|
|
|
|
GROUP DOUEH / BOLA / AWESOME TAPES FROM AFRICA |
// Date: 1 August 2012
// Venue: Festsaal Kreuzberg, Skalitzerstrasse 130, 10999 Berlin
// Time: 20:00
// Tickets 15 € › advance sale
// › facebook event
SINCE THE DEVIL IS GONE I MOSTLY FEEL LONELY - SUMMER FEST!
"Since the Devil is Gone I Mostly Feel Lonely" is an ongoing series of Folk music concerts at Festsaal Kreuzberg.
GROUP DOUEH (Western Sahara, live)
BOLA (Ghana, live)
ANDY DALE PETTY (Alabama, live)
AWESOME TAPES FROM AFRICA (NYC, DJ)
GROUP DOUEH
Group Doueh from Dakhla in the Western Sahara, are a band who morph effortlessly, just like the vital and heavy sandblasted music they make. Their live set-up can switch from soaring and hypnotic rocking and rolling guitar songs with huge choruses to meditative and transcendental acoustic folk tracks. The group’s ancient/modern is rooted in the traditional foundations of Sahrawi/Hassania music, but one that is also entirely its own. It shares its roots with the neighbouring styles of Mauritanian music, however Group Doueh have managed to transcend the classical limitations of that music with a fiery, independent, and individualistic approach that incorporates a distinctly rock element anomalous in the region. This is a sound that can only come from the land that inspired it: the Sahara desert.

:: Provided data ::
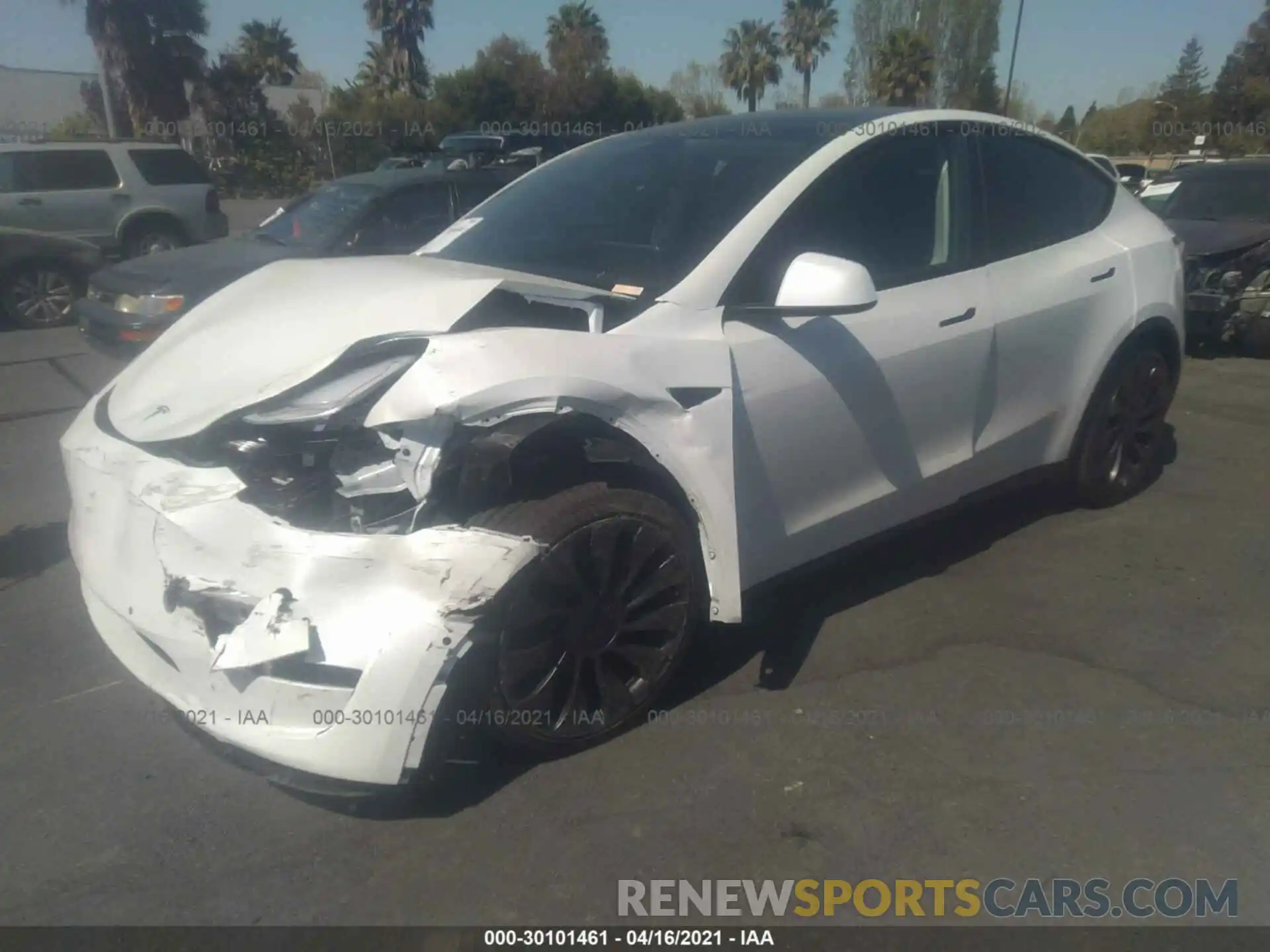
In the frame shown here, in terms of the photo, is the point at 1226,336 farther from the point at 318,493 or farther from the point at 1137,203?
the point at 318,493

:: Aim of the exercise ::
Reproduce the full Festsaal Kreuzberg concert listing word for word, with every line in its original order.

:: Result of the task ::
|
|
|
|
GROUP DOUEH / BOLA / AWESOME TAPES FROM AFRICA |
// Date: 1 August 2012
// Venue: Festsaal Kreuzberg, Skalitzerstrasse 130, 10999 Berlin
// Time: 20:00
// Tickets 15 € › advance sale
// › facebook event
SINCE THE DEVIL IS GONE I MOSTLY FEEL LONELY - SUMMER FEST!
"Since the Devil is Gone I Mostly Feel Lonely" is an ongoing series of Folk music concerts at Festsaal Kreuzberg.
GROUP DOUEH (Western Sahara, live)
BOLA (Ghana, live)
ANDY DALE PETTY (Alabama, live)
AWESOME TAPES FROM AFRICA (NYC, DJ)
GROUP DOUEH
Group Doueh from Dakhla in the Western Sahara, are a band who morph effortlessly, just like the vital and heavy sandblasted music they make. Their live set-up can switch from soaring and hypnotic rocking and rolling guitar songs with huge choruses to meditative and transcendental acoustic folk tracks. The group’s ancient/modern is rooted in the traditional foundations of Sahrawi/Hassania music, but one that is also entirely its own. It shares its roots with the neighbouring styles of Mauritanian music, however Group Doueh have managed to transcend the classical limitations of that music with a fiery, independent, and individualistic approach that incorporates a distinctly rock element anomalous in the region. This is a sound that can only come from the land that inspired it: the Sahara desert.